Ahmad A. betrieb mit seiner Miliz Checkpoints in At-Tadamon. Dort und an anderen Orten im Stadtviertel nahm die Gruppierung regelmäßig Personen willkürlich fest, um von diesen oder deren Angehörigen Gelder zu erpressen, sie zu Zwangsarbeit zu verpflichten oder sie zu foltern. Der Angeschuldigte beteiligte sich persönlich an der Misshandlung von Zivilpersonen. Bei einem Vorfall im Jahr 2013 schlug er einen von der Miliz festgenommenen Mann ins Gesicht und instruierte weitere Mitglieder der Gruppierung, den Gefangenen über Stunden hinweg brutal mit Plastikrohren zu traktieren. Im Herbst 2014 schlug und trat Ahmad H. gemeinsam mit anderen Milizionären und Mitarbeitern des syrischen Militärischen Geheimdienstes an einem Checkpoint vielfach auf einen Zivilisten ein. Der Angeschuldigte packte das Opfer an den Haaren und knallte seinen Kopf auf den Bürgersteig. Sodann fesselte er den Mann, bevor dieser von der Miliz abtransportiert wurde. Zwischen Dezember 2012 und Sommer 2014 verhaftete Ahmad H. bei insgesamt neun Gelegenheiten an verschiedenen Checkpoints in At-Tadamon zahlreiche Zivilisten und zwang diese jeweils für mehrere Stunden, Sandsäcke an die nahegelegene Front zu transportieren. Dort arbeiteten die Gefangenen unter wiederholtem Beschuss und ohne Versorgung mit Nahrung und Wasser. Zum Teil wurden sie von dem Angeschuldigten oder anderen Milizangehörigen misshandelt. In einigen Fällen nahm ihnen Ahmad A. Bargeld und Mobiltelefone ab und behielt diese für sich. Darüber hinaus bedienten sich der Angeschuldigte oder auf sein Geheiß dessen Familienangehörige und andere Milizionäre noch bis einschließlich November 2015 in diversen Fällen an Waren aus Geschäften im Stadtviertel, ohne dafür zu bezahlen.

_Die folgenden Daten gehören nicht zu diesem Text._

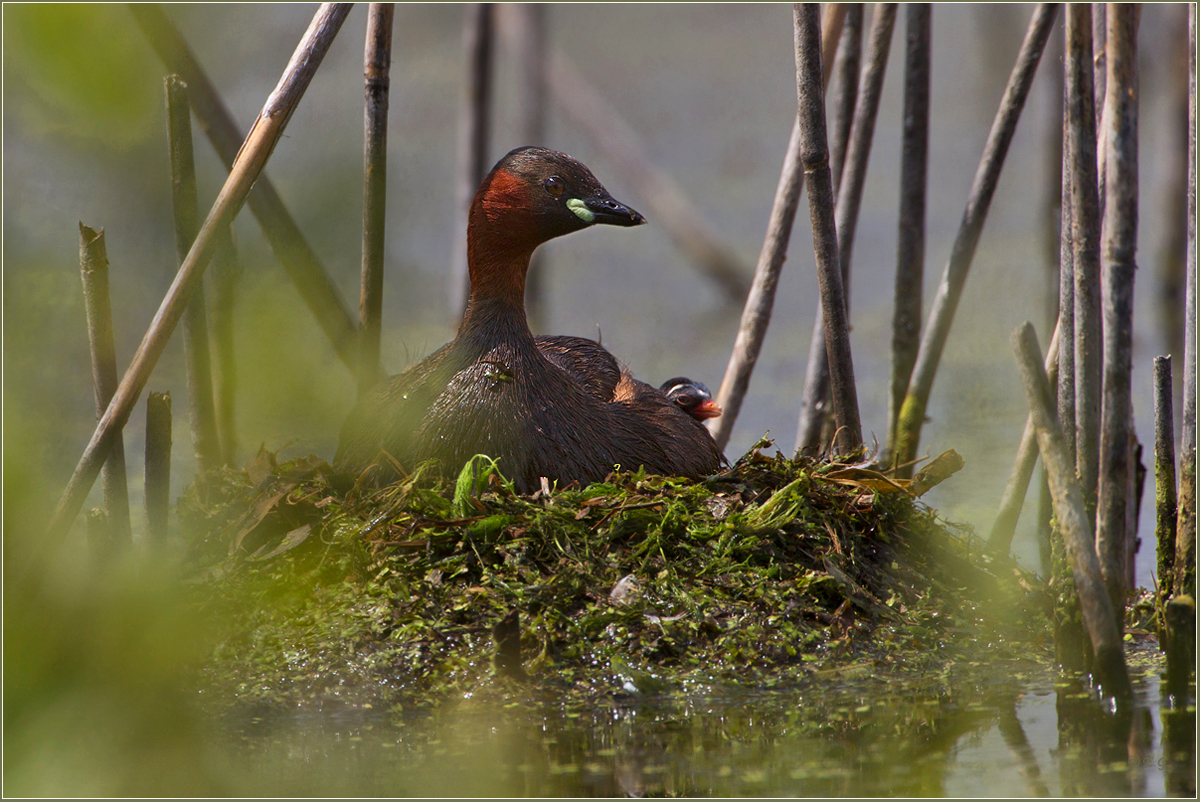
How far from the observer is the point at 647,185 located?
11.5m

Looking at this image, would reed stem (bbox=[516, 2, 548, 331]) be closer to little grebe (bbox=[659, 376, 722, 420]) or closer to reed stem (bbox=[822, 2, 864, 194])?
little grebe (bbox=[659, 376, 722, 420])

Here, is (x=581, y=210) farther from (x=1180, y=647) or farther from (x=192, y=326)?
(x=1180, y=647)

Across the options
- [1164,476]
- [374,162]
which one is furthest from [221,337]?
[1164,476]

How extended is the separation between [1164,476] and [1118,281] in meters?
0.69

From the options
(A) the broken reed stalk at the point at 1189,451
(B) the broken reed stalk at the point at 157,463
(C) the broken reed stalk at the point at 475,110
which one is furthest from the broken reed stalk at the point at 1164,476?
(C) the broken reed stalk at the point at 475,110

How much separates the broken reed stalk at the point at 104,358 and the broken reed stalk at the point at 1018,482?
3.40m

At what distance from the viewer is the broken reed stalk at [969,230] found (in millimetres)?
5074

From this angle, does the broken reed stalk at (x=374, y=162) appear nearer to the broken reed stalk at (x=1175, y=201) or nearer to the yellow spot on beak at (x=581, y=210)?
the yellow spot on beak at (x=581, y=210)

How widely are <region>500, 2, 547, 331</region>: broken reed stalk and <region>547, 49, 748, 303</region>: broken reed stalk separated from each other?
124 centimetres

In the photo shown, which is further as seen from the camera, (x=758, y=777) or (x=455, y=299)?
(x=455, y=299)

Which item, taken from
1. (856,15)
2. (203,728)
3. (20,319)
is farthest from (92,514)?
(856,15)

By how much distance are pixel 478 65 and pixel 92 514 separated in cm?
520

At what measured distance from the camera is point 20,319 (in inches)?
48.4

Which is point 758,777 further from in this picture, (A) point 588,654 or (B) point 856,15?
(B) point 856,15
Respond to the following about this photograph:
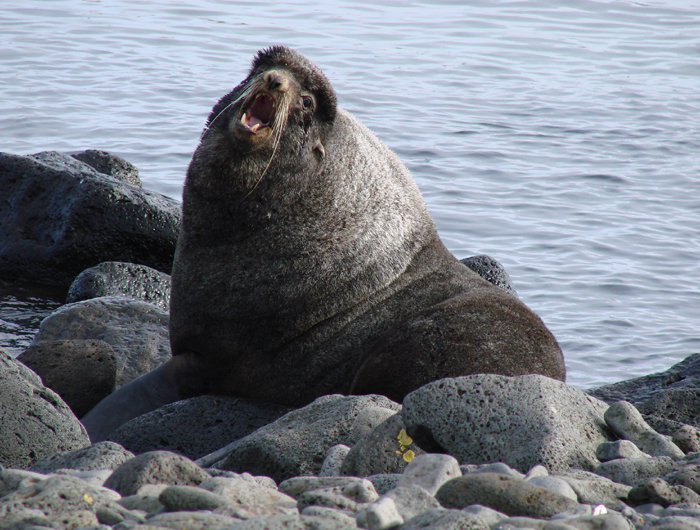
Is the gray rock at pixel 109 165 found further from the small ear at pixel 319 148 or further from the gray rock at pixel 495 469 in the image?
the gray rock at pixel 495 469

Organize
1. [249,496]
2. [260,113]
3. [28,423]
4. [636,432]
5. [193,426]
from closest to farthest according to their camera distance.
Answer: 1. [249,496]
2. [636,432]
3. [28,423]
4. [193,426]
5. [260,113]

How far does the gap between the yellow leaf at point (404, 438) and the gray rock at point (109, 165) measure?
8579mm

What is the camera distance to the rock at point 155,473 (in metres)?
3.47

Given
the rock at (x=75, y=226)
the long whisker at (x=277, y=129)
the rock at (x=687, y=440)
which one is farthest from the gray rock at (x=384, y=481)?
the rock at (x=75, y=226)

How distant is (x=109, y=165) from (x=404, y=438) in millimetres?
8957

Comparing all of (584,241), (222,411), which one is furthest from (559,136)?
(222,411)

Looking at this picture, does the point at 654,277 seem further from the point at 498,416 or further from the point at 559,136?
the point at 498,416

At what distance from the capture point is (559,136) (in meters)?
19.2

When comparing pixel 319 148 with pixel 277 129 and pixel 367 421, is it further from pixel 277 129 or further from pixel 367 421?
pixel 367 421

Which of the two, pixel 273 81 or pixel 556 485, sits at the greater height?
pixel 273 81

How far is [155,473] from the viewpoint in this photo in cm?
353

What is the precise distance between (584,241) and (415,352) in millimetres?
8468

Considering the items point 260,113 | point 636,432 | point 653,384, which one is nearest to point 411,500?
point 636,432

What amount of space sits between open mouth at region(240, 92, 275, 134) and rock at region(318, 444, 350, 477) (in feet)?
7.78
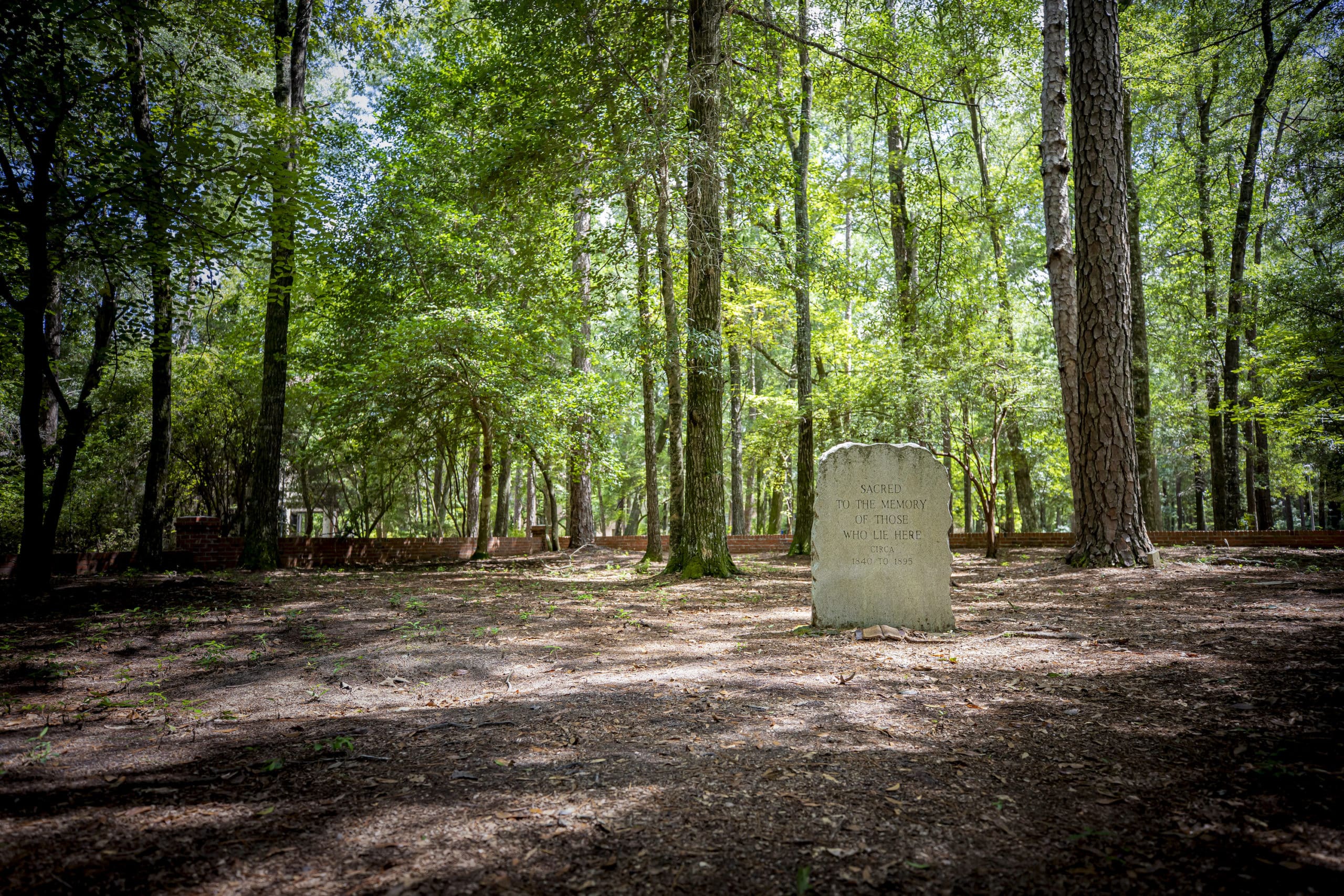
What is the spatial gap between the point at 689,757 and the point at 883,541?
3440 millimetres

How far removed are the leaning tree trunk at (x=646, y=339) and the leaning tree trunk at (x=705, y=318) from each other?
0.89 meters

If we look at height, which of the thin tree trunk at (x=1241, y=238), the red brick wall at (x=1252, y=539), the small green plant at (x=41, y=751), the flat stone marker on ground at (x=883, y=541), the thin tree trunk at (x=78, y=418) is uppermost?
the thin tree trunk at (x=1241, y=238)

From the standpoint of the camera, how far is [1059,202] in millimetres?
9609

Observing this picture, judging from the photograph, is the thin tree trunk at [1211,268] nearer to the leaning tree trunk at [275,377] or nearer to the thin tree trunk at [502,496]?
the thin tree trunk at [502,496]

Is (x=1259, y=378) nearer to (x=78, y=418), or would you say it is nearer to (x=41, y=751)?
(x=41, y=751)

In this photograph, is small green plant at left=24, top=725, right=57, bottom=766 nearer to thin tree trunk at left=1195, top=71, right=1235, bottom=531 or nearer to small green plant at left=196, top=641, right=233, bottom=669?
small green plant at left=196, top=641, right=233, bottom=669

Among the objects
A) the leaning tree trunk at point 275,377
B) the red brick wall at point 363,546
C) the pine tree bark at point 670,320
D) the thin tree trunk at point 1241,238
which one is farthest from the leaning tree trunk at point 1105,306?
the leaning tree trunk at point 275,377

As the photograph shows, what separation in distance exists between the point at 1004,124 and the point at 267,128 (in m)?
20.5

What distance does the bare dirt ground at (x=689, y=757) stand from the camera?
2020 millimetres

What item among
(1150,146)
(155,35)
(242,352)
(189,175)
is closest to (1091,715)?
(189,175)

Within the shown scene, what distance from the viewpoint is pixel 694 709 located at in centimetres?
379

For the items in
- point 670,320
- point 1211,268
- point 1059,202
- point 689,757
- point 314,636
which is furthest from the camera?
point 1211,268

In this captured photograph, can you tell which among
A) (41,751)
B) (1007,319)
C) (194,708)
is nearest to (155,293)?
(194,708)

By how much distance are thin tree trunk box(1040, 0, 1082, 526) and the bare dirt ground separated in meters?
4.15
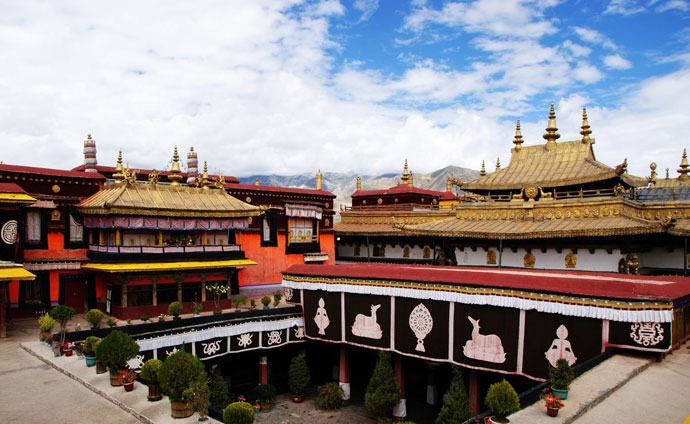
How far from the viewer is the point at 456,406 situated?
1616cm

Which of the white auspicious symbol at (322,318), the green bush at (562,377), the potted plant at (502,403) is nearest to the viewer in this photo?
the potted plant at (502,403)

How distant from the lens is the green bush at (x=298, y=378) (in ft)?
72.2

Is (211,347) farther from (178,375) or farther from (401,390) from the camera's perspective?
(178,375)

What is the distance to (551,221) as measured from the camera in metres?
23.1

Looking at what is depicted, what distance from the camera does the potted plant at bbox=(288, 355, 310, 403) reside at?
22.0 metres

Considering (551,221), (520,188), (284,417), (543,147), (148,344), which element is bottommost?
(284,417)

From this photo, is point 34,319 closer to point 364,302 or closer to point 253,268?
point 253,268

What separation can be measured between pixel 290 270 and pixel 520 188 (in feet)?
43.8

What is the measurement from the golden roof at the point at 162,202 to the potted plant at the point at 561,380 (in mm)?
18557

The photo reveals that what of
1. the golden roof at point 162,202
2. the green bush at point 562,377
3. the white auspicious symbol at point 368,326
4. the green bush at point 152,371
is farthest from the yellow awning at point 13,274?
the green bush at point 562,377

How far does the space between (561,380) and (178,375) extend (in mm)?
8532

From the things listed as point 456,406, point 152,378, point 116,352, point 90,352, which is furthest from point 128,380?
point 456,406

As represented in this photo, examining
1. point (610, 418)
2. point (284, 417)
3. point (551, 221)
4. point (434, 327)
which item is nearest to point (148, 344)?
point (284, 417)

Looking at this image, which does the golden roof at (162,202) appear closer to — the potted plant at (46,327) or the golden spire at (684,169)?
the potted plant at (46,327)
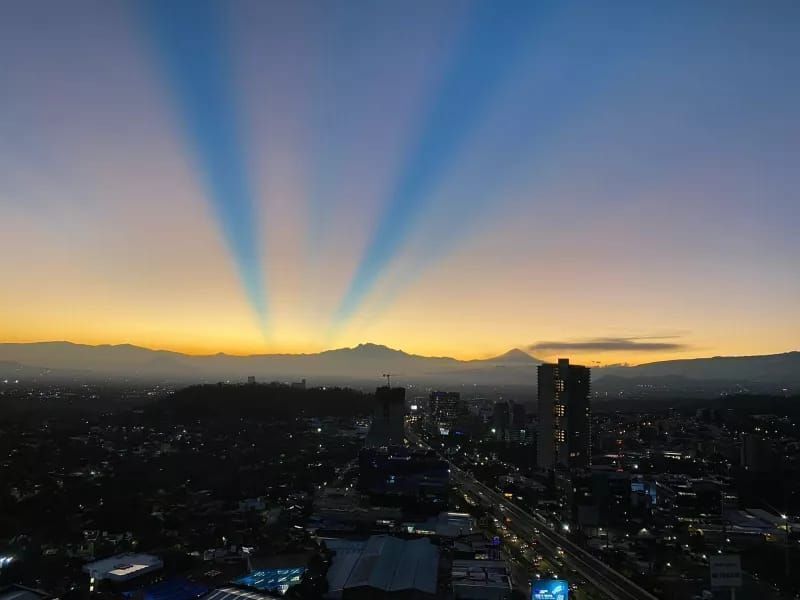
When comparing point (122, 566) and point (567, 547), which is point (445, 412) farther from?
point (122, 566)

Ahmad H. war am 2. August 2023 festgenommen worden und befindet sich weiterhin in Untersuchungshaft (vgl. Pressemitteilung Nr. 36 vom 3. August 2023). Grundlage hierfür war zunächst ein Haftbefehl des Ermittlungsrichters des Bundesgerichtshofs vom 26. Juli 2023, der mit Beschluss vom 25. Januar 2024 neu gefasst wurde.